Tuesday, May 21, 2013

3D Face Portraits Inferred from DNA

Smithsonian Mag writes about Heather Dewey-Hagerborg's work in facial rendering using genomic infomation:
The 30-year-old PhD student, studying electronic arts at Rensselaer Polytechnic Institute in Troy, New York, extracts DNA from each piece of evidence she collects, focusing on specific genomic regions from her samples. She then sequences these regions and enters this data into a computer program, which churns out a model of the face of the person who left the hair, fingernail, cigarette or gum behind.

Image from Dewey-Hagerborg's "Stranger Visions"

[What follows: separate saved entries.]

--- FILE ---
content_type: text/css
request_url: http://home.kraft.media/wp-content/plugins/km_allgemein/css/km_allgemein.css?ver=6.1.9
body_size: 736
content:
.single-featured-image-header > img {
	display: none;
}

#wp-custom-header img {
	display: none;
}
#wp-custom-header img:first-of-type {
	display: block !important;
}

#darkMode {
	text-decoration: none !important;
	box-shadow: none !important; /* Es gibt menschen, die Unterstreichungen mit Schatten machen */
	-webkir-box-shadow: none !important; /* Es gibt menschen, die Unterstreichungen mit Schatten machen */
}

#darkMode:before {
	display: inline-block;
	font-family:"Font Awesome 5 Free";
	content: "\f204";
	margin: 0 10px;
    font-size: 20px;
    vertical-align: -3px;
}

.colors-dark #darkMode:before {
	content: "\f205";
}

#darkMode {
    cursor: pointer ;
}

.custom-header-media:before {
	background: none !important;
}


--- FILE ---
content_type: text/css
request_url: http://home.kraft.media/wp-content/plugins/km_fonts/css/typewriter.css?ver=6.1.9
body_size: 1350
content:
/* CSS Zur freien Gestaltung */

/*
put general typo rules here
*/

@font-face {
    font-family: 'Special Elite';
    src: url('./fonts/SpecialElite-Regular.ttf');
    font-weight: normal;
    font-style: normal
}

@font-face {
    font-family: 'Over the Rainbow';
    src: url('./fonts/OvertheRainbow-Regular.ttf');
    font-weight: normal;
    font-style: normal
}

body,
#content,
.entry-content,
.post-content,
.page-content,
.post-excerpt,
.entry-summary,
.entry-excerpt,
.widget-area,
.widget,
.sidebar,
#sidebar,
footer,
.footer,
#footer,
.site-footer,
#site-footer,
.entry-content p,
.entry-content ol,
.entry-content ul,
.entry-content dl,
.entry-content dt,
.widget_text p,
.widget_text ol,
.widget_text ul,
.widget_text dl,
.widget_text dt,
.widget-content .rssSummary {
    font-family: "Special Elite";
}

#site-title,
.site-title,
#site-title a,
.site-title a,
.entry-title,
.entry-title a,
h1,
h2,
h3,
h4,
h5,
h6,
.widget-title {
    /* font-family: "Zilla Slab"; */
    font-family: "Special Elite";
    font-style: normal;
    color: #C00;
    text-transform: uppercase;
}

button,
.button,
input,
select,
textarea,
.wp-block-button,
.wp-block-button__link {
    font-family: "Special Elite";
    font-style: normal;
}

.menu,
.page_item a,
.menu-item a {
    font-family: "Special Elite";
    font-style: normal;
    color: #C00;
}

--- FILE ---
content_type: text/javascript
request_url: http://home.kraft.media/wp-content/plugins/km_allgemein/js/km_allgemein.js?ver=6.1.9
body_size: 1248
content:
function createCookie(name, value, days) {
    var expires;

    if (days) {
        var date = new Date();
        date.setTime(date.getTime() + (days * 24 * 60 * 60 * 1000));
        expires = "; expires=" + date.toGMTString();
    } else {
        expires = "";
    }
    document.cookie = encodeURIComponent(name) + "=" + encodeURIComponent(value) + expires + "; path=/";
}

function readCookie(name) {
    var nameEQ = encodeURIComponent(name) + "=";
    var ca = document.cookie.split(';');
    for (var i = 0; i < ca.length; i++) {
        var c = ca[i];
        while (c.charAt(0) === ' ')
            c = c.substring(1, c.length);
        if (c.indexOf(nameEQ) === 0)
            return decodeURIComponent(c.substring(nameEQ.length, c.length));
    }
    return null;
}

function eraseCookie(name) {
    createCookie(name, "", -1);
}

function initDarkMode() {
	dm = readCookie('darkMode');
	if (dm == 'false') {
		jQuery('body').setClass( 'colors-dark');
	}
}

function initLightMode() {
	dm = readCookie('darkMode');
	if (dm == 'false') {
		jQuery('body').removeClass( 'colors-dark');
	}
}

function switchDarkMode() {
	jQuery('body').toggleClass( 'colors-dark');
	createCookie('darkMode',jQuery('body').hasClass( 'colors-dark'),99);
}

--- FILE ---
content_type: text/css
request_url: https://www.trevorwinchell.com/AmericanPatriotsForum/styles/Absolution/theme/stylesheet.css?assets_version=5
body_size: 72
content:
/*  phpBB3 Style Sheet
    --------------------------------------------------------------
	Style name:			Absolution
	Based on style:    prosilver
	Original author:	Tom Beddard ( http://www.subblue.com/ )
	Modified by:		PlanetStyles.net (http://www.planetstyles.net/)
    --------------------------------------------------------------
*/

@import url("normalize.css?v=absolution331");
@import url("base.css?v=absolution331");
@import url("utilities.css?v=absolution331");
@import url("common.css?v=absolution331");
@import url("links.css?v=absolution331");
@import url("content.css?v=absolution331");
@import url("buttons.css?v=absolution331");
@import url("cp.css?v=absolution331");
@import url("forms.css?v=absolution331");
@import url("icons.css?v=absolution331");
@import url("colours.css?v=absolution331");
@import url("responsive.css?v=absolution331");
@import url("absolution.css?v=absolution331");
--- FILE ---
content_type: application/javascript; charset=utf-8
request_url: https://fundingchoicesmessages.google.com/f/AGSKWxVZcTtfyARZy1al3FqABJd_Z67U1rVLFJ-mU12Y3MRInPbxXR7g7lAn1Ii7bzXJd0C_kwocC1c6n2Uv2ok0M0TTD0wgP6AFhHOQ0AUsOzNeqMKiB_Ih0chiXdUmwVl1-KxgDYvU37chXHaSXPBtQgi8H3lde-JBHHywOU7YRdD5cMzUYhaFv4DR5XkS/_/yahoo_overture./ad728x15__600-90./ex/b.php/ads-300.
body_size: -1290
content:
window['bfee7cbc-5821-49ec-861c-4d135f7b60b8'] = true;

The comments in the Smithsonian article are plentiful but fall into a few categories, ranging from those firmly against the approach to many that doubt the program's accuracy.  I'm not convinced, either, after seeing the comparison of Manu Sporny's 3D image (though the image of Kurt Anderson's 25 year old equivalent is pretty good).  Then again, it's portrayed as art, not a highly accurate system to generate faces from DNA.

I was also left wondering about what data  her method was based on, as the Smithsonian only mentioned a lab returning "about 400 base pair sequences" (Sanger sequencing?) and "about 40 or 50 different traits" that the artist is currently considering, which I thought to be SNPs.

In a blog posting last year, Dewey-Hagerborg explained the method "Stranger Visions" is based on in more detail:
I have worked with facial recognition algorithms in the past and one technique I had read about was the use of a morphable 3d facial model to attempt to recognize faces at weird angles. As I have previously turned systems like this, intended for surveillance, into systems for creativity, it naturally occurred to me that the same system could be used to generate faces. And if you can determine what correlates certain types of faces you can then generate faces with those characteristics using principal components analysis.
It turns out the research group behind the Basel Morphable Model realized this as well and after much digging I figured out how to use their matlab model as a starting point for many different types of parameters. They had already found the primary axes for gender, age and weight so the main parameter missing was ethnicity.
Further on in that article, she also explains how she expanded the training data set of images to encompass a more diverse set of ethnicities to better reflect the composition of the United States.  Nevertheless, it still leaves the following process in my mind:  DNA --> SNPs --> Ethnicity --> Facial Features.

Without seeing more of the code used to fit the models, I have to assume that the fairly subjective parameter of 'ethnicity' sits in the middle of the information flow.   The method could be dramatically improved by eliminating 'ethnicity' from the workflow by using a bigger and better set of data that correlates SNPs to facial features directly. 

I'm not aware of any data sets that offer that, but I wouldn't be surprised to see it done in the next few years. As there are apparently only 14 different kinds of noses, deeper knowledge of genetics would yield a more objective predictor of facial features.